The other day I had my weekly tutoring session with a young lad at the church that I attend. After a few recent bouts with death I decided to cover all bases. I changed my diet and began exercising, buckled my seat belt and stopped texting while driving. I also joined the church that my wife belongs to.
Secretly, I believe there are infinite paths to God or the Divine or the Higgs-Boson God Particle—Guess the secret is out now . . . Oops.
What ever gets you on the path of peace and love is fine by me. I believe the Australian Aborigines hit the nail on the head with their belief that God resides in everything: every rock, tree, waterfall and McDonald’s Big Mac.
Anyway, I digress. Back to tutoring. The young lad I tutor has trouble with math. He also has an attention span of about five seconds and constantly looks away while rummaging around in his schoolbag. All he really wants to do is draw with his crayons and work his way through a book of mazes.
It is extremely hard to keep him focused. I think this is because he feels frustrated that simple tasks are hard for him. That may be part of it. Whatever the reason, after a few futile sessions I decided to try a new approach, as flash cards and reasoning did not appear to be working.
I figured I should go with what I do best.
Take a nap.
I get most of my great and even some of my not so great ideas in the horizontal position. And this time was no different. As soon as I lay down it hit me. Write a story. So last week I wrote a chapter of a children’s book starring Elijah and his love of drawing robots and figuring his way out of mazes.

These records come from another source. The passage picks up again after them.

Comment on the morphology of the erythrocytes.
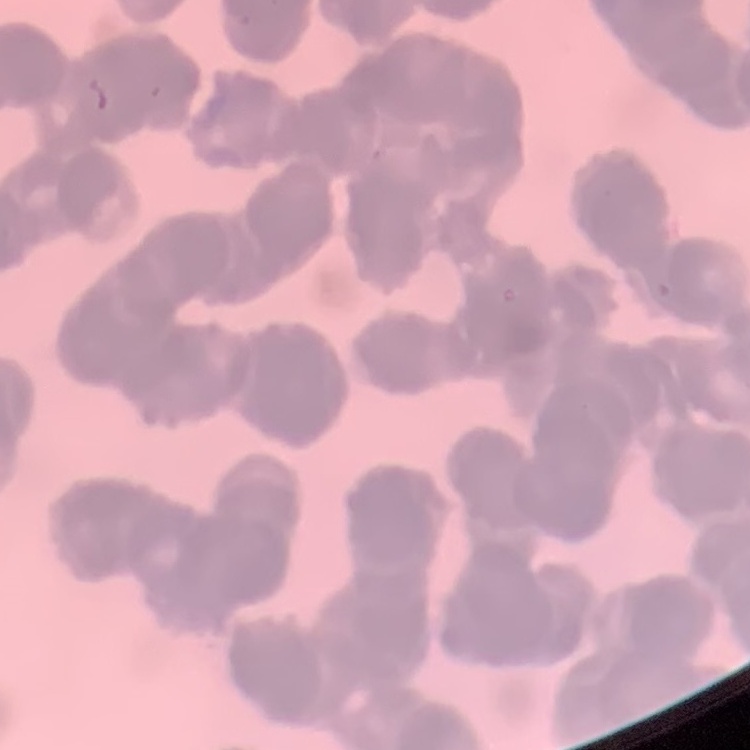
Rouleaux formation.

Summary:
  - Preparation: thin peripheral smear
  - Stain: Field's or Giemsa
  - Image type: one tile cut from a larger photomicrograph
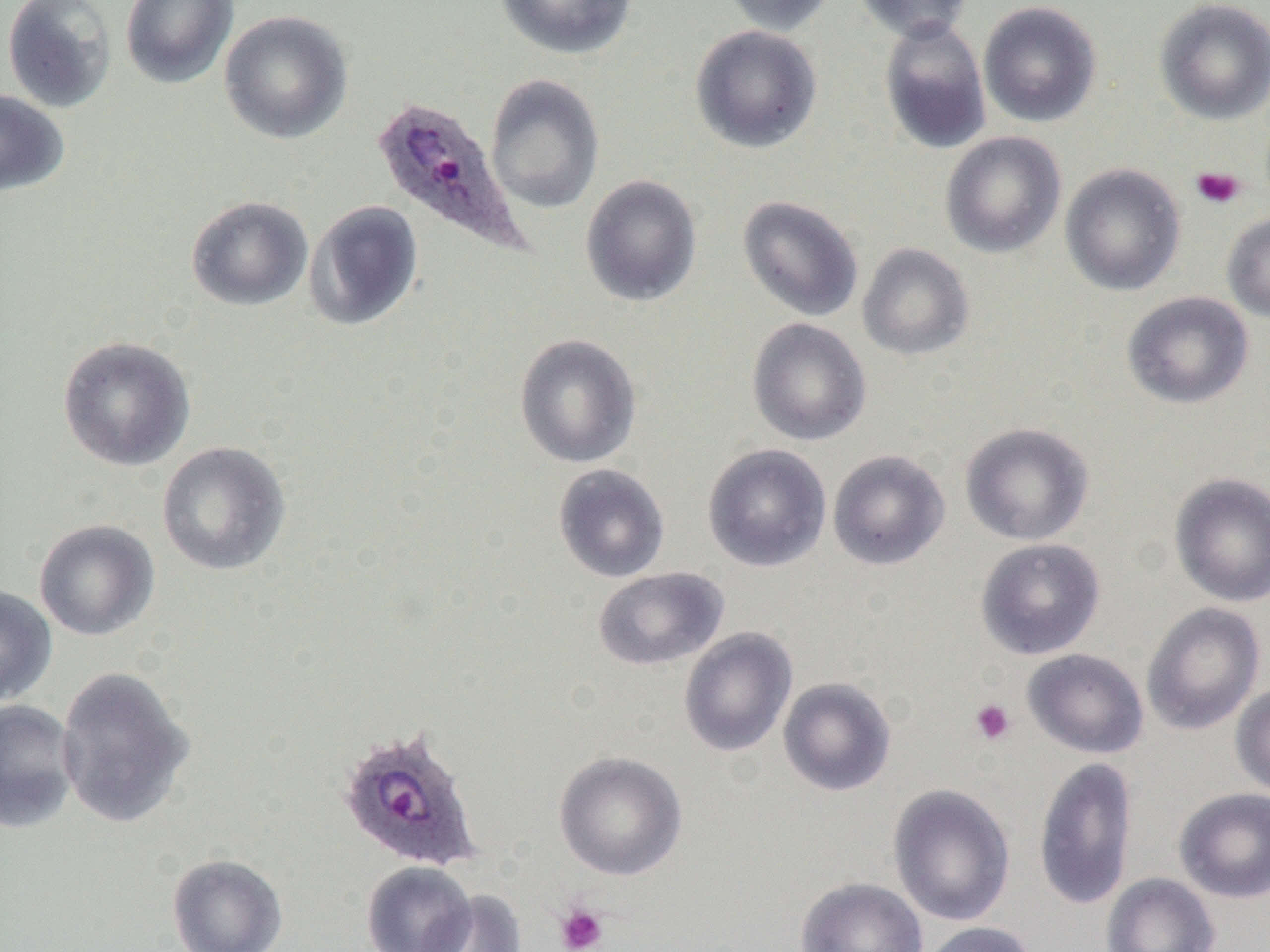

{
  "plasmodium_ovale_infected_red_blood_cell_locations": "approximate bounding boxes as (x1, y1, x2, y2) in pixels: (370, 94, 526, 255), (336, 724, 485, 873)",
  "slide_level_diagnosis": "Plasmodium ovale",
  "preparation": "thin blood film",
  "uninfected_red_blood_cell_locations": "approximate bounding boxes as (x1, y1, x2, y2) in pixels: (2, 0, 117, 114), (119, 0, 239, 90), (495, 0, 638, 60), (719, 0, 838, 35), (852, 0, 975, 43), (1154, 0, 1270, 125), (978, 1, 1102, 128), (219, 10, 353, 144), (879, 19, 992, 155), (690, 25, 822, 153), (484, 73, 605, 215), (0, 90, 69, 197), (940, 131, 1067, 258), (1060, 163, 1186, 296), (581, 175, 702, 307), (737, 195, 864, 322), (186, 196, 313, 312), (304, 200, 424, 332), (1222, 212, 1270, 323), (857, 243, 975, 361), (1121, 291, 1254, 410), (746, 318, 871, 446), (514, 334, 642, 468), (57, 335, 196, 471), (959, 422, 1094, 546), (156, 441, 292, 577), (703, 443, 831, 572), (827, 449, 950, 570), (552, 464, 670, 583), (1169, 472, 1270, 608), (33, 519, 159, 641), (975, 538, 1106, 660), (592, 566, 729, 671), (0, 585, 57, 707), (1141, 602, 1265, 736), (678, 627, 797, 757), (1022, 648, 1149, 759), (55, 665, 195, 830), (778, 677, 896, 796), (1230, 683, 1270, 798), (0, 700, 80, 833), (553, 750, 688, 880), (1032, 756, 1138, 911), (887, 783, 1016, 927), (1173, 787, 1270, 903), (166, 853, 288, 952), (361, 861, 476, 952), (1101, 872, 1220, 952), (795, 876, 928, 952), (416, 889, 527, 952), (918, 921, 1040, 952)",
  "platelet_locations": "approximate bounding boxes as (x1, y1, x2, y2) in pixels: (1190, 166, 1246, 210), (969, 698, 1016, 745), (555, 904, 608, 952)",
  "modality": "light microscopy",
  "magnification": "1000x",
  "image_size": "1270×952 pixels",
  "field_of_view": "single"
}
Outline each blood parasite and name the species.
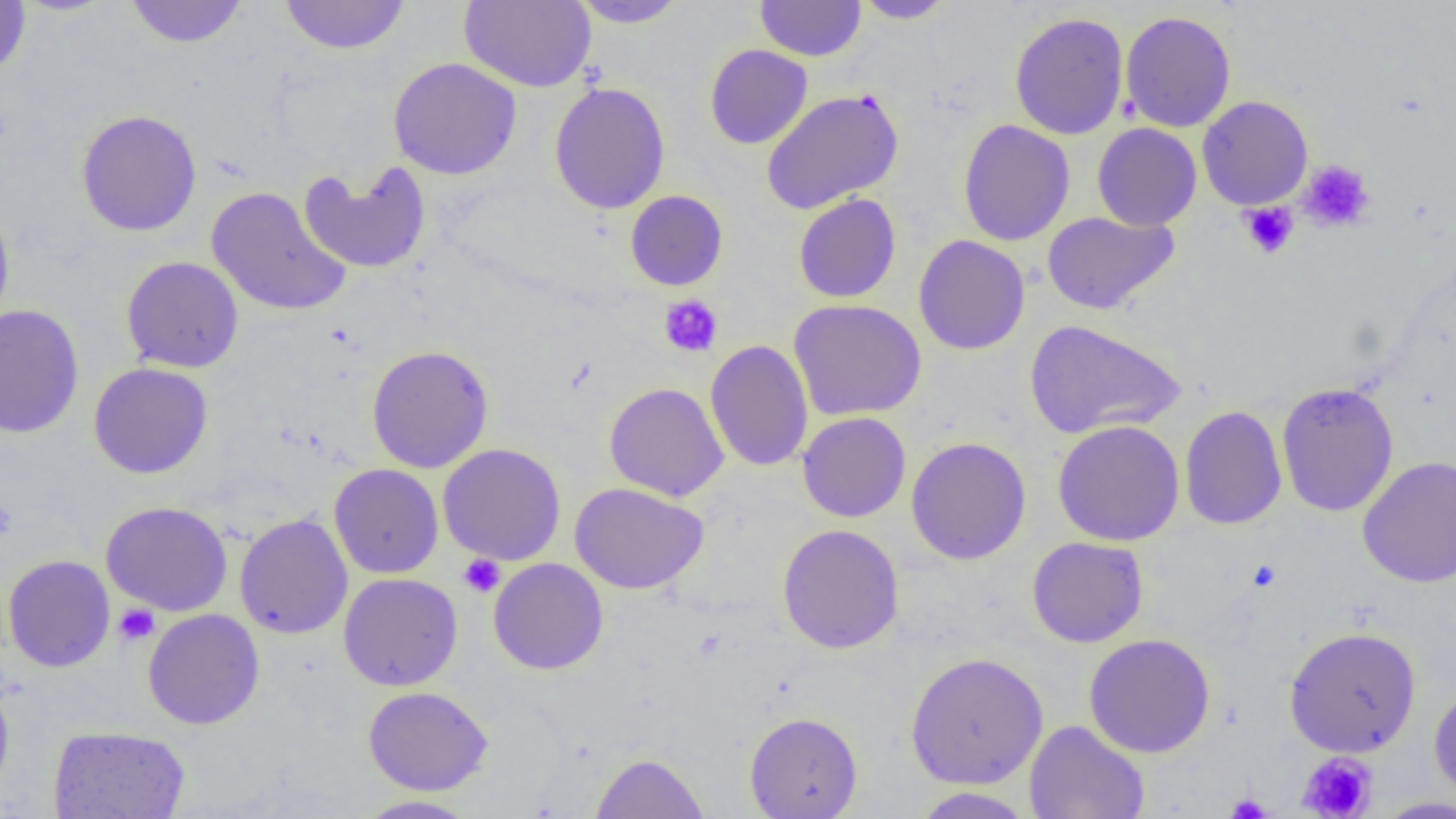
No blood parasites seen.

slide-level diagnosis = no evidence of blood parasites
platelet locations = approximate bounding boxes as named x1/y1/x2/y2 corners in pixels: (x1=1298, y1=160, x2=1376, y2=233), (x1=1238, y1=201, x2=1299, y2=260), (x1=658, y1=294, x2=723, y2=358), (x1=0, y1=497, x2=18, y2=541), (x1=458, y1=554, x2=506, y2=597), (x1=114, y1=604, x2=160, y2=646), (x1=1298, y1=752, x2=1377, y2=818), (x1=1226, y1=793, x2=1272, y2=818)
modality = optical microscopy
uninfected red blood cell locations = approximate bounding boxes as named x1/y1/x2/y2 corners in pixels: (x1=124, y1=0, x2=249, y2=49), (x1=280, y1=0, x2=410, y2=55), (x1=459, y1=0, x2=596, y2=92), (x1=570, y1=0, x2=689, y2=28), (x1=755, y1=0, x2=866, y2=61), (x1=853, y1=0, x2=957, y2=24), (x1=0, y1=1, x2=31, y2=78), (x1=1120, y1=10, x2=1236, y2=133), (x1=1009, y1=12, x2=1129, y2=140), (x1=704, y1=44, x2=813, y2=149), (x1=388, y1=57, x2=523, y2=179), (x1=549, y1=82, x2=671, y2=214), (x1=761, y1=88, x2=903, y2=215), (x1=1197, y1=95, x2=1313, y2=210), (x1=75, y1=109, x2=202, y2=237), (x1=958, y1=119, x2=1075, y2=247), (x1=1091, y1=123, x2=1202, y2=231), (x1=298, y1=161, x2=432, y2=274), (x1=206, y1=186, x2=352, y2=317), (x1=625, y1=190, x2=728, y2=291), (x1=793, y1=194, x2=902, y2=303), (x1=0, y1=199, x2=15, y2=330), (x1=1042, y1=210, x2=1179, y2=314), (x1=914, y1=235, x2=1030, y2=355), (x1=121, y1=255, x2=244, y2=373), (x1=788, y1=299, x2=926, y2=421), (x1=0, y1=304, x2=84, y2=439), (x1=1024, y1=319, x2=1186, y2=440), (x1=705, y1=340, x2=814, y2=471), (x1=366, y1=344, x2=494, y2=474), (x1=88, y1=362, x2=214, y2=479), (x1=1276, y1=381, x2=1399, y2=517), (x1=604, y1=382, x2=729, y2=502), (x1=1179, y1=405, x2=1287, y2=530), (x1=797, y1=411, x2=912, y2=523), (x1=1052, y1=420, x2=1184, y2=546), (x1=906, y1=436, x2=1031, y2=565), (x1=438, y1=443, x2=567, y2=566), (x1=1357, y1=456, x2=1456, y2=588), (x1=329, y1=463, x2=444, y2=579), (x1=570, y1=481, x2=709, y2=594), (x1=100, y1=501, x2=233, y2=616), (x1=234, y1=513, x2=353, y2=639), (x1=777, y1=524, x2=905, y2=654), (x1=1027, y1=536, x2=1149, y2=648), (x1=2, y1=554, x2=116, y2=672), (x1=487, y1=558, x2=609, y2=675), (x1=338, y1=572, x2=463, y2=691), (x1=142, y1=608, x2=265, y2=729), (x1=1283, y1=626, x2=1422, y2=757), (x1=1083, y1=633, x2=1216, y2=758), (x1=904, y1=651, x2=1049, y2=790), (x1=0, y1=675, x2=15, y2=802), (x1=1428, y1=684, x2=1456, y2=802), (x1=362, y1=686, x2=494, y2=796), (x1=744, y1=711, x2=863, y2=818), (x1=1024, y1=720, x2=1149, y2=819), (x1=48, y1=725, x2=191, y2=819), (x1=590, y1=752, x2=709, y2=818), (x1=909, y1=787, x2=1035, y2=818), (x1=353, y1=794, x2=481, y2=818), (x1=1372, y1=796, x2=1456, y2=818)
preparation = thin blood smear
magnification = 1000x
image size = 1456×819 pixels
field of view = single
Report the malaria status of this cell.
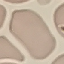

Uninfected.

Acquired by smartphone through the microscope eyepiece. Automatically extracted cell patch, resized to 64 × 64 pixels. Thin blood film. Giemsa-stained preparation.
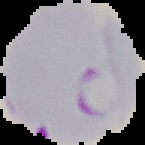
result = Plasmodium parasites detected
preparation = thin blood smear
image type = segmented cell region with the area outside set to black
image size = 145×145 pixels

He loved it and asked me to write chapters 2 through 5 for the next session. Well, I was elated and got right to work on the next few chapters. Of course I thought it was brilliant, or else I wouldn’t have written it. So the other night armed with new chapters of the adventures of Elijah I returned to church for our weekly tutoring session. Elijah read aloud through chapter 2 and did the math sprinkled throughout the chapter. I even made up rhymes for him like, “Which equals 2? See what you can do,” and “Find the 4. Can you find more?”
I was so proud of myself. And happy for and proud of Elijah, too. He was doing great.
And then came chapter three where Elijah and his friends were trapped in the maze with the robots. He immediately put this masterpiece down, fumbled around in his schoolbag and started taking things out; ignoring my gentle pleas: “Elijah read a little more . . . okay, why don’t we do some flash cards . . . what is that you have? Homework? Great, let’s do that. . . . No? Okay, we’ll do that instead. Oh, I see, you want to do some more drawing. Well that’s fine too . . . what are you going to do?”
Guess chapter 3 needs a little more work. And I need to find more ways to connect with Elijah.
I feel bad. I gave so little to Elijah and he gave me so much more in return: a great idea for a children’s book. Guess it really is true: if you give you shall receive. Amen.